Was mir etwas Sorgen bereitet, ist das langsame Heranführen von Becky an den Stripclub. Sie sieht, wie viel Mindy verdient und kann es kaum fassen. Becky selbst versucht durch ihre Teilnahme an Schönheitswettbewerben Geld zu verdienen, was ihr nur schwer gelingt und wobei sie auch in dieser Folge einen Rückschlag hinnehmen muss. Ich mag Becky sehr, aber ich weiß nicht wie ich über sie denke, wenn sie in diesem Low-Class-Stripschuppen anfängt. Ganz davon abgesehen, dass sie noch minderjährig ist und das zu Problemen führen kann, an die ich gar nicht denken möchte. Hoffentlich passen Mindy und Billy auf, dass sich Becky nicht zu sehr in diese Richtung ziehen lässt.

"I talked to Derek and before you say anything, it was just honestly what I needed."

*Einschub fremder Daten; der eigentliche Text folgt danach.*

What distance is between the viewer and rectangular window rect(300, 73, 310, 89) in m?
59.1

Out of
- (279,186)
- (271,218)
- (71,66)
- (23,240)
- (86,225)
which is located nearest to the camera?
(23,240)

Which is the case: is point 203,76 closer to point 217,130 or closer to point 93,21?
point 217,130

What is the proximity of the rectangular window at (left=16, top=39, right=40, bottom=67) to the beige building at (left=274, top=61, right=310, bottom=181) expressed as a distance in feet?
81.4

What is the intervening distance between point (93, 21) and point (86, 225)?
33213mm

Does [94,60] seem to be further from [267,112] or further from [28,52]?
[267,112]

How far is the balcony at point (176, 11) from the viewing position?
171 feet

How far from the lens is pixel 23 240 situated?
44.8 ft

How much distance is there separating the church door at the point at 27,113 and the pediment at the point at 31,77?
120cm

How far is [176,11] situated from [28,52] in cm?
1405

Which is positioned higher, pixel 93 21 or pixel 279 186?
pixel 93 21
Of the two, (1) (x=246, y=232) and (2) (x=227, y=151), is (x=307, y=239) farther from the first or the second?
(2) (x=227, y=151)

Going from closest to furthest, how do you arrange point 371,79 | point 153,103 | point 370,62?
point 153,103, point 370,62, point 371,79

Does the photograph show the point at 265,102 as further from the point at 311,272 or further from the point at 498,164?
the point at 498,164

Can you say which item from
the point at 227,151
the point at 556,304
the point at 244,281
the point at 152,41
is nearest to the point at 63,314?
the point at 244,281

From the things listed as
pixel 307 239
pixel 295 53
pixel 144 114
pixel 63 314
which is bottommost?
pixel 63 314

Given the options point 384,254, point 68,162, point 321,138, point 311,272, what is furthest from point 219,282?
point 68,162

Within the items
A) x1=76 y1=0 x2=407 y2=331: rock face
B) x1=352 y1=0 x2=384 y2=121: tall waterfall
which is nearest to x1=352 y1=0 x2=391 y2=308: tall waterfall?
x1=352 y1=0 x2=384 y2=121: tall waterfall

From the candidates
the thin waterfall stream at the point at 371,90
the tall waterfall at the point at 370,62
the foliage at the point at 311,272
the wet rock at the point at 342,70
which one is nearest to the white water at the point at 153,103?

Irgendwie schaffe ich es bzw. bilde ich es mir ein zu schaffen, in Julies Inneres blicken zu können, besser als jemals zuvor. Ich sehe in ihr, wie traurig sie noch immer über das Zerbrechen von ihrer Beziehung zu Matt ist. Und dass sie jemanden sucht, dem sie sich anvertrauen kann, der für sie da ist. Zu Beginn ihres Studiums war dies Derek. Der Einzige, mit dem sie an der Uni wirklich reden konnte. Doch mit etwas Abstand konnte sie nun sehen, dass es falsch war und sie versucht nun, neuen Mut für die nächsten Schritte zu fassen. Wie schon in den vergangenen Reviews oft gesagt, dauert mir das ein wenig zu lang - doch Julie braucht halt etwas länger...

Mit einem Auftauchen von Derek, der nun auch um Julie zu kämpfen versucht, habe ich absolut nicht gerechnet. Doch Erics Reaktion darauf hat mir sehr gut gefallen. Klar, es war etwas übertrieben, doch er hat so viele Aggressionen angestaut, die er versucht, nicht an seiner Tochter auszulassen und auf Derek konzentriert, dass eine andere Reaktion fast nicht möglich gewesen wäre. Und Eric mit einem Fahrradlenker, der auf Derek losgeht - das hätte ich auch auf keinen Fall missen wollen.

Und das Beste kam zum Schluss: Da schaue ich einmal nicht auf die Credits und es hätte kein besserer Augenblick sein können. Am Ende der Folge war ich ziemlich überzeugt, dass Julie auf der Autobahn umdreht, um zu Derek zu fahren. Und als dann plötzlich Matt die Tür öffnete, fühlte ich mich, als wäre ein neues/altes Zeitalter von "Friday Night Lights" angebrochen. Es brauchte nur einen Blick von Matt und auf einmal war wieder alles wie früher.

Fazit

Als Matt am Ende die Tür aufgemachte, war es auf einmal wieder da: Das verlorengegangene FNL-Feeling. Ich gehe mit großen Erwartungen in die nächste Folge und hoffe, diese Episode so schnell wie möglich vergessen zu können.